A common assumption in morphological theory is that affixes are morphological atoms, and that as such, they invariably join directly with stems. Although this assumption is rarely questioned by theorists (but see Bochner 1992, Luís & Spencer 2005), it is sometimes rejected in descriptive accounts of a language’s morphology: that is, some descriptions involve affixes that are themselves morphologically complex, analyzable as combinations of simpler affixes. The notion that an affix may be morphologically complex might be labeled the micromorphology hypothesis; in more general, rule-based terms, this is the hypothesis that a morphological rule may itself be the composition of two simpler rules.

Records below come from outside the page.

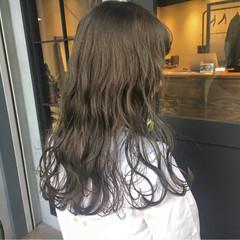 冬 透明感 フェミニン ナチュラル ヘアスタイルや髪型の写真・画像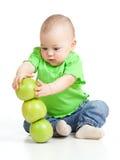 Niño divertido con las manzanas verdes Imagen de archivo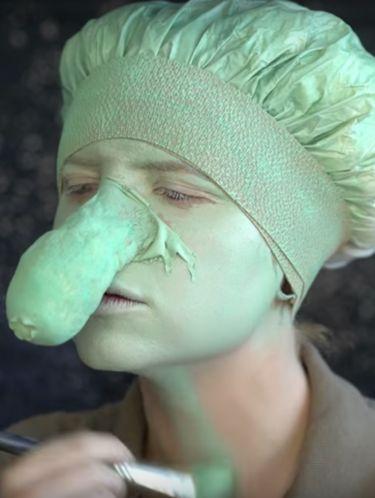 Wanita Ini Pakai Kondom untuk Makeup Jadi Squidward, Hasilnya Mengejutkan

An important question is whether the micromorphology hypothesis is simply a descriptive convenience or whether there are instead theoretical grounds for adopting it. Drawing on evidence from a variety of languages (including Old and Modern English, Huave, Latin, Limbu, Noon, Pengo, Sanskrit, Swahili, and Wolof), I examine several expectations engendered by the micromorphology hypothesis each of which seems to be empirically confirmed. These include the following expectations:
- that by virtue of grammaticalization, the domain and productivity of a composed rule may differ from those of its component rules;
- that a composed rule may realize content not all of which stems directly from the content realized by its component rules;
- that the exponent introduced by a rule may appear in two different positions depending on whether or not it it composed with another rule;
- that the exponent introduced by a rule may appear in a variety of positions if that rule composes with a variety of rules;
- that two rules’ order of application may depend on whether or not one of them is composed with a third rule;
- that patterns of rule composition do not necessarily entail transitive sequences of rule application;
- that rule composition may cause a complex affix to remain internally stable even if it varies in its external combinations;
- that the affix introduced by a simple rule may stand in paradigmatic opposition to the combination of affixes introduced by a composed rule;
- that some morphotactic restrictions are more simply stated in terms of composed rules than in terms of simple rules; and
- that the composition of two rules may be an intermediate stage in the historical reanalysis of those rules as a single rule.
I conclude that the empirical confirmation of these expectations favors further scrutiny of (and possibly the adoption of) the micromorphology hypothesis.
Bochner, Harry. 1992. Simplicity in generative morphology. Berlin: Mouton de Gruyter. Luís, Ana, & Andrew Spencer. 2005. A paradigm function account of ‘mesoclisis’in European Portuguese. In G. Booij & J. van Marle (eds.), Yearbook of Morphology 2004, 177–228. Dordrecht: Springer.